Believed here strong possibility Wang’s proposal at least in part due Soviet inspiration and may have been suggested to him by Soviet Ambassador during conversations late August and early September at Nanking, perhaps in return for Soviet compliance 1945 Agreement on Dairen and Manchurian railways. This fits in with Soviet Ambassador’s statement here to FEC on September 23 that no limitations should be placed on peaceful Japanese industry and trade, and that controls to ensure against a revival of Japanese war industry should [Page 864] be exercised “for a period of several years … by those powers most interested in preventing new Japanese aggression”. (Another factor to be considered is that Chinese may hope by means of demilitarization treaty to obtain agreement to many of their desired Japanese levels of industry.) There is reason to believe Soviets have become alarmed over evidences of a shift of US policies in Japan, policies which had previously been sufficiently in accord with their own desires so they could afford to stand aside, and that they are now attempting to bring about new Japan control arrangements in which they can gain effective part. Fearful over evidences of US shift of emphasis from reform to stability and possible later intention to re-arm Japan in our service, they may be seeking to bind us to our 1946 demilitarization proposal before we can successfully withdraw from it. While Soviet preferred position obviously that which would ensure continuing Japanese disarmament while giving them direct share in control machinery, as evidenced by Panyushkin’s statement to FEC, Soviets may hope through Chinese proposal at least to obtain disarmament objective should preferred position prove impossible of attainment. At same time Soviets could remain free themselves to subvert Japan through trade pressures and political penetration.
4.
In light of above policy considerations taken in conjunction with fact that present precarious position Chinese Govt is such that risk must be recognized it may be supplanted by other entities before a fraction of proposed duration of such a treaty has passed, and also taking into account the conjectured origin of Wang proposal, it is recommended you personally and orally, and as informally as possible, reject this proposal, pointing out that now is not the time to make decisions on this subject. It is suggested you point out that Japan is already disarmed.

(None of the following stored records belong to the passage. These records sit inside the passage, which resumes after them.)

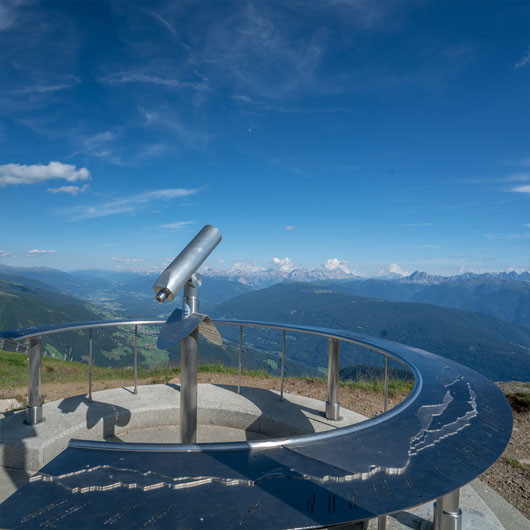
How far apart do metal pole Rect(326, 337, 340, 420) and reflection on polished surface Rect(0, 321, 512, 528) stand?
2.30 meters

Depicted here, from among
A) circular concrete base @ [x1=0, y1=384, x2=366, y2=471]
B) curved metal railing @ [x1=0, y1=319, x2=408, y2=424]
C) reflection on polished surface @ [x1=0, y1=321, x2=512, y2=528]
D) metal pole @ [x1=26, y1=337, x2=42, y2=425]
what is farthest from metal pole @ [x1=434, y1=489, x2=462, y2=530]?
metal pole @ [x1=26, y1=337, x2=42, y2=425]

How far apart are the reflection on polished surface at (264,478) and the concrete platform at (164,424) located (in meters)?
1.79

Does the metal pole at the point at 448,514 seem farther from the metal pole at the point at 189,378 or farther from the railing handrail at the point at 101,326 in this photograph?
the metal pole at the point at 189,378

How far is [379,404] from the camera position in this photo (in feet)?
20.6

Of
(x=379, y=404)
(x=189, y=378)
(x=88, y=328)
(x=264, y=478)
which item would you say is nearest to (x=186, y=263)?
(x=189, y=378)

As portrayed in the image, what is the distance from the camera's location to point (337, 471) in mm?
1402

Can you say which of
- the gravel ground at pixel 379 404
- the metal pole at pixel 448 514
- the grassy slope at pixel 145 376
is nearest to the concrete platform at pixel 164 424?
the gravel ground at pixel 379 404

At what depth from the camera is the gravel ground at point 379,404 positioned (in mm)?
3797

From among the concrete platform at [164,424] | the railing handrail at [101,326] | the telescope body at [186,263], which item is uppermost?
the telescope body at [186,263]

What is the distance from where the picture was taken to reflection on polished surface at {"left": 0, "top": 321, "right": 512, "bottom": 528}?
114cm

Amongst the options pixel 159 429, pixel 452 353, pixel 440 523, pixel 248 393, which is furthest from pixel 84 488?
pixel 452 353

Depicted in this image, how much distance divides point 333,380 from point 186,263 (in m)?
2.69

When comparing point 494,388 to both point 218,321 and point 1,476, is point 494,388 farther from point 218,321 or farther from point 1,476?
point 1,476

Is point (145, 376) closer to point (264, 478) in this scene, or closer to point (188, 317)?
point (188, 317)
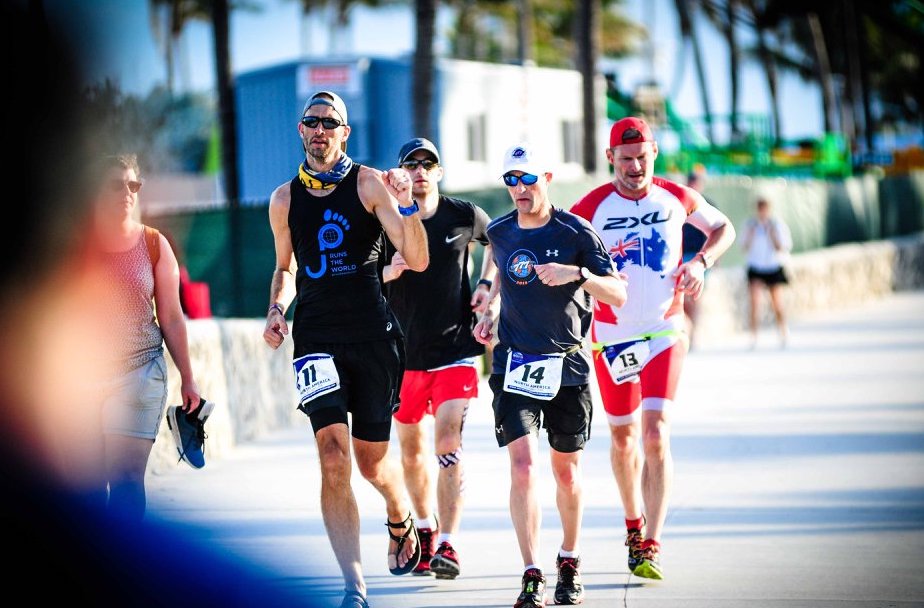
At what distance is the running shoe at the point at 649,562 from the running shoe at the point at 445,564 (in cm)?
85

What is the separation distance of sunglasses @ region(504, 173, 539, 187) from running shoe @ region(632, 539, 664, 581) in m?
1.81

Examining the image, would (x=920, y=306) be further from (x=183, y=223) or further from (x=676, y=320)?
(x=676, y=320)

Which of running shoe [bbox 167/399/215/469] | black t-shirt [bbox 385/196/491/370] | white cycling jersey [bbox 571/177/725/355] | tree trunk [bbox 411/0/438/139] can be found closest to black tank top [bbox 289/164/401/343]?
running shoe [bbox 167/399/215/469]

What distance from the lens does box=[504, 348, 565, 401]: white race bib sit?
258 inches

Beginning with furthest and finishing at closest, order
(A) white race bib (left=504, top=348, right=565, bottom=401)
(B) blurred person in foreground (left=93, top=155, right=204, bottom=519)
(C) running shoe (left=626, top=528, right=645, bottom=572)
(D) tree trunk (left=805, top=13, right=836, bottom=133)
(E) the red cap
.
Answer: (D) tree trunk (left=805, top=13, right=836, bottom=133) < (E) the red cap < (C) running shoe (left=626, top=528, right=645, bottom=572) < (A) white race bib (left=504, top=348, right=565, bottom=401) < (B) blurred person in foreground (left=93, top=155, right=204, bottom=519)

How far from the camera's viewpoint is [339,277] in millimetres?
6359

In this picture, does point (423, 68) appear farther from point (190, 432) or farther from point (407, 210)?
point (190, 432)

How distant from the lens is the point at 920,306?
27031 millimetres

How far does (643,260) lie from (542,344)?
3.33ft

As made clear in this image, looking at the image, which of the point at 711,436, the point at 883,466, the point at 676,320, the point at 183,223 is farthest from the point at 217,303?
the point at 676,320

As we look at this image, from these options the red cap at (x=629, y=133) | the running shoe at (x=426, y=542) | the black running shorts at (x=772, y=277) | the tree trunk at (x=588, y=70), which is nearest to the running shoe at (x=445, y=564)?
the running shoe at (x=426, y=542)

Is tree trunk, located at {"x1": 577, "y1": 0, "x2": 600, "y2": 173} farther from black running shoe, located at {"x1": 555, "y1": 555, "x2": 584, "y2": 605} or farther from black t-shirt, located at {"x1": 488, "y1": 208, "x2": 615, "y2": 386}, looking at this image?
black running shoe, located at {"x1": 555, "y1": 555, "x2": 584, "y2": 605}

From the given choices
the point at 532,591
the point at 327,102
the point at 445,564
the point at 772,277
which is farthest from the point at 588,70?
the point at 532,591

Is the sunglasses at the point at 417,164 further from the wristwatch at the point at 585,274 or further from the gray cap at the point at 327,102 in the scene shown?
the wristwatch at the point at 585,274
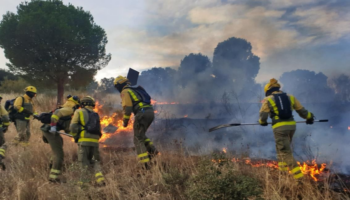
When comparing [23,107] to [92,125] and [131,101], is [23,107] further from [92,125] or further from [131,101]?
[131,101]

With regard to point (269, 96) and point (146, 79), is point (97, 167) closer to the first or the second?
point (269, 96)

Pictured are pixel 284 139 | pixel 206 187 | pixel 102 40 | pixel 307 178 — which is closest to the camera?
pixel 206 187

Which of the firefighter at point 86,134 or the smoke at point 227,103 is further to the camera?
the smoke at point 227,103

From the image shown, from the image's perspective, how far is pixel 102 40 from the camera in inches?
658

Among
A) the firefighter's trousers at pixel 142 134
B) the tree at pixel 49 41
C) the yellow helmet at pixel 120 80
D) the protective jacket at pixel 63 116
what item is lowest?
the firefighter's trousers at pixel 142 134

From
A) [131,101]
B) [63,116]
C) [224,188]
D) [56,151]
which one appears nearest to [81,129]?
[63,116]

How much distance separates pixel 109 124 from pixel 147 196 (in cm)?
964

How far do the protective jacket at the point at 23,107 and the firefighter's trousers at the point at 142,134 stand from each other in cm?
428

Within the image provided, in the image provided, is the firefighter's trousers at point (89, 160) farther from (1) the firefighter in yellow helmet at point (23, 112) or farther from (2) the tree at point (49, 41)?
(2) the tree at point (49, 41)

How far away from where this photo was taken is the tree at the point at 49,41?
14.0 m

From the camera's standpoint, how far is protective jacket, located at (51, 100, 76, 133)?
16.2 feet

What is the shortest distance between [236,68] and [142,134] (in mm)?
19635

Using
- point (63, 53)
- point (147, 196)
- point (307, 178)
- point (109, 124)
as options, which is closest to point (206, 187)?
point (147, 196)

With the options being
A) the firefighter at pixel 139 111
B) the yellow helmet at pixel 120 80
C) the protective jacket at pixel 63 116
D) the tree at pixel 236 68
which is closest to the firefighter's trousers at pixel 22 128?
the protective jacket at pixel 63 116
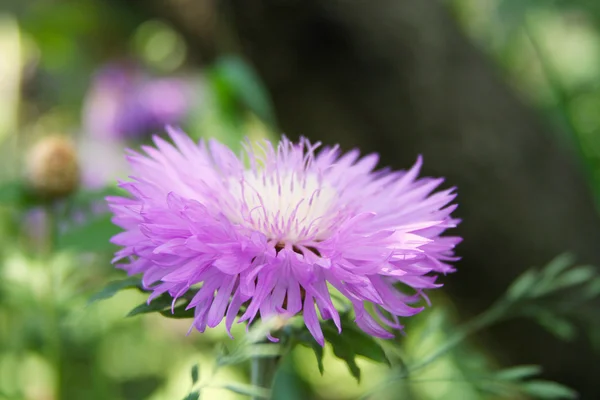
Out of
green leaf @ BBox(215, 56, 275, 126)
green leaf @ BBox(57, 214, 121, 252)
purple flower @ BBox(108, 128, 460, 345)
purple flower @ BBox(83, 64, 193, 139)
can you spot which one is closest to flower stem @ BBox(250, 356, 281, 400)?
purple flower @ BBox(108, 128, 460, 345)

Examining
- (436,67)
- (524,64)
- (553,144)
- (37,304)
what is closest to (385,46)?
(436,67)

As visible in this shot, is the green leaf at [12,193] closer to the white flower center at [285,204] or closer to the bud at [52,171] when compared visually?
the bud at [52,171]

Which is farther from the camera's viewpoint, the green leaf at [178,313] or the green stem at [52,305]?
the green stem at [52,305]

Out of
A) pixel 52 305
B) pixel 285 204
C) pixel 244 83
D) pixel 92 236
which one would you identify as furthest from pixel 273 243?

In this connection you may wish to refer to speech of Chang Chun3 Sept 28 concerning his recent trip to Japan as personal representative of Gimo4 in which he said inter aliaSCAP has done thorough job in disarming Japan the past three years … On strength of her present resources and technical know-how, Japan’s chance of building up adequate military defense to cope with another war is slim indeed.” It can also be indicated that this Govt has of course no plans of re-arming Japan, while at the same time it is quite clear that Soviet Govt does have every intention of gaining as much control in Japan as possible with view of drawing Japan into its orbit, [Page 865] and in present circumstances this Govt can take no action which would merely be exploited by Soviets and redound to their advantage.

Lovett
  1. Not printed.
  2. Supra.
  3. General Chang Chun, former President of the Chinese Executive Yuan (Premier), recently on a visit to Japan.
  4. Generalissimo Chiang Kai-shek, President of the Republic of China.